5,610 Saudi passports stolen or lost in 8 months

Author: 
By Abdul Rahman Al-Mansour, Arab News Staff
Publication Date: 
Thu, 2002-07-25 03:00

RIYADH, 25 July — About 5,610 Saudi passports have been stolen or lost in the past eight months, 4,900 of them inside the Kingdom, a security source told Arab News.

The source said 710 Saudi passports were stolen or lost mainly in Egypt, Syria, Jordan, Bahrain, Turkey, Indonesia, France, Britain and the United States.

In Jordan, the stolen Saudi passports are bought by Iraqis to use them to travel to foreign countries to improve their living conditions. In other countries, the passports are normally used in criminal activity.

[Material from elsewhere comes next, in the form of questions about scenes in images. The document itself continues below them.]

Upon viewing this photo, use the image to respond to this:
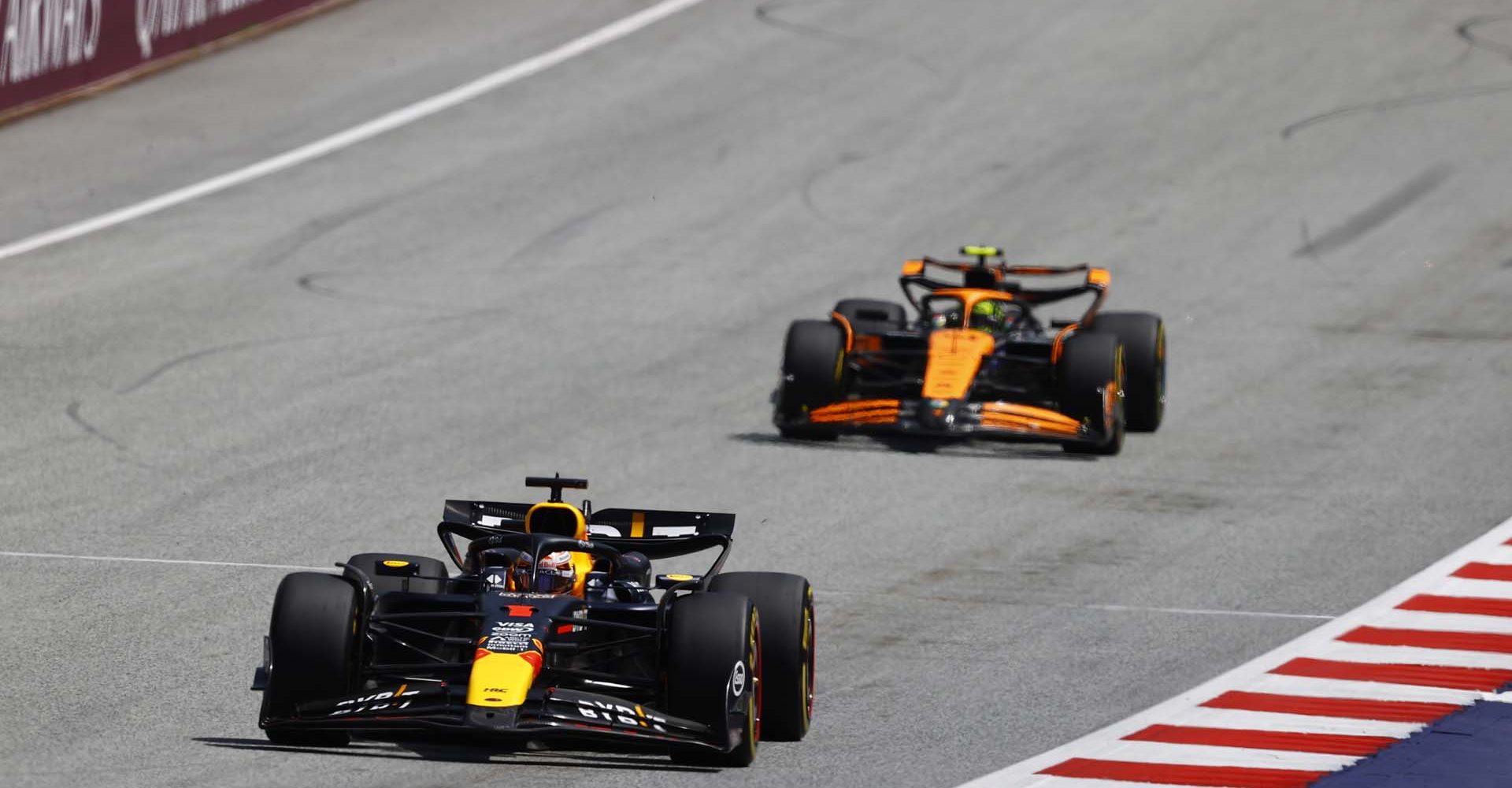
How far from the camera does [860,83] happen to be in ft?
107

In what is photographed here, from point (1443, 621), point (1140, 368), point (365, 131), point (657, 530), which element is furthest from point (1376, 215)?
point (657, 530)

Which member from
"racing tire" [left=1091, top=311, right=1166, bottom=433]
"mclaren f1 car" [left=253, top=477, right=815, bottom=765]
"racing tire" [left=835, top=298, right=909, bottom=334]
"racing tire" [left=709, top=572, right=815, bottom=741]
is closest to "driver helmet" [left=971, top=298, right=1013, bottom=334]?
"racing tire" [left=835, top=298, right=909, bottom=334]

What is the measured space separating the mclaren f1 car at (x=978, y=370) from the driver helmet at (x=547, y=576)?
757cm

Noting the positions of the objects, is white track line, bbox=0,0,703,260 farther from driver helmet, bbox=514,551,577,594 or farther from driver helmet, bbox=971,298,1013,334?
driver helmet, bbox=514,551,577,594

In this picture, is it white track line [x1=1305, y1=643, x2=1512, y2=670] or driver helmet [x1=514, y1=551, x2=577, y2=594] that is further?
white track line [x1=1305, y1=643, x2=1512, y2=670]

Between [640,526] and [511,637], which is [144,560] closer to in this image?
[640,526]

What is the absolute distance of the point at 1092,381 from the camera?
18422mm

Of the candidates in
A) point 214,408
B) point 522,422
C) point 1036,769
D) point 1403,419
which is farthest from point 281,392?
point 1036,769

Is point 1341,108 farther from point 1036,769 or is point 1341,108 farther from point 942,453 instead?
point 1036,769

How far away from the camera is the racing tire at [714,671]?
1011cm

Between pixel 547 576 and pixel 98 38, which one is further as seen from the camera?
pixel 98 38

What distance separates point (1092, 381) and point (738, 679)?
8.73 m

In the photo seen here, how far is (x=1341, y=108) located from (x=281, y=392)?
16.9m

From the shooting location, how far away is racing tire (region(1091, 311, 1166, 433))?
19469 mm
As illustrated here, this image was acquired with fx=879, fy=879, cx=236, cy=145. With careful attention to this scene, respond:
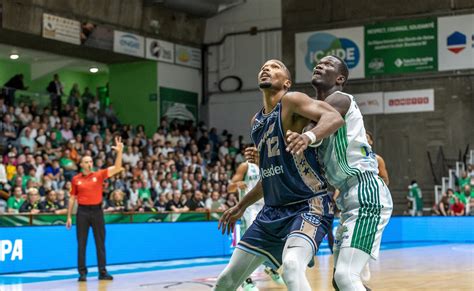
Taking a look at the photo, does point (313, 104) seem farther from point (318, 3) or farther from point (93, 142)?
point (318, 3)

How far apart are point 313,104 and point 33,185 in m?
15.4

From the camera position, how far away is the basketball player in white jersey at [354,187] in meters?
6.71

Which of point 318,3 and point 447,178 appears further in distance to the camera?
point 318,3

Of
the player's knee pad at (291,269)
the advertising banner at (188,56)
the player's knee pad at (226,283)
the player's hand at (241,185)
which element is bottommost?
the player's knee pad at (226,283)

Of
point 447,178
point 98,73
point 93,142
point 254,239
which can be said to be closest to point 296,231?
point 254,239

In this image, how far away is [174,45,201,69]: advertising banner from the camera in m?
35.2

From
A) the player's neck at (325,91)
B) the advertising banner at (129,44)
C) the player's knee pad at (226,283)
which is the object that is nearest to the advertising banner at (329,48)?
the advertising banner at (129,44)

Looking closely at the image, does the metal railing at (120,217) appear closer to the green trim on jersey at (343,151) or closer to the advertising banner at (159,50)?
the green trim on jersey at (343,151)

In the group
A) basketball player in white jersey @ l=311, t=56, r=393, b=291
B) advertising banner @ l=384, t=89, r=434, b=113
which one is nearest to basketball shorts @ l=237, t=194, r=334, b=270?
basketball player in white jersey @ l=311, t=56, r=393, b=291

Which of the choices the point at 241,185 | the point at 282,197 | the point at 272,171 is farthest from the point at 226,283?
the point at 241,185

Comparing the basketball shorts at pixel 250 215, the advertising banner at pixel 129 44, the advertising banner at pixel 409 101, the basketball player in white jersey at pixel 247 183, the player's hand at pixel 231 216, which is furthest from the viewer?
the advertising banner at pixel 409 101

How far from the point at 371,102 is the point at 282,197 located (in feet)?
90.5

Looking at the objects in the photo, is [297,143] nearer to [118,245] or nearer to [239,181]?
[239,181]

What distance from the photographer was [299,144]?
5.98 meters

Following the Sept. 11 attacks in the United States in which 15 of the 19 suspected hijackers carried Saudi passports, Saudi authorities have urged nationals to take better care of their travel documents.

Saudi nationals and expatriates living in the Kingdom have also been cautioned to beware of fraudsters who might use their identity documents in criminal and terrorist acts.

The largest number of lost passports was reported in Riyadh, followed by Jeddah, Dammam and Al-Ahsa.

"Most thefts of Saudi passports in France and Britain took place at airports. In the United States, Saudis lost their passports while sending them to the Kingdom’s embassy through courier service," the source pointed out.

Saudi Arabia has a population of 22 million, of whom 16 million are Saudis. Hundreds of thousands of Saudis travel abroad during the summer months to escape the scorching heat.

Fingerprinting

Meanwhile, Lt. Col. Fahd Al-Dakkan, director of public affairs at the Passports Department, told Arab News that studies were under way to register fingerprints of expatriates to identify them quickly.

Lt. Col. Dakkan said the experiment had been successful during the last Haj season.

Dakkan said the fingerprint system would be introduced with the implementation of new residence permits (iqamas). "It will help identify expatriate workers quickly and reduce crimes," he added. This system, he said, has been successfully implemented in the United States, Germany and Japan.

Dakkan said the new Saudi passports with barcodes would help prevent forgery to a great extent.

He called upon civil status departments, banks and other service organizations to adopt the fingerprint technology as quickly as possible to prevent forgery.

In a related development, Saudi passport officers arrested 70 expatriates, mainly Yemenis, for carrying stolen Saudi identity cards.

"Facial resemblance of the expatriates with the photos carried by the IDs helped them evade previous inspections," the source said.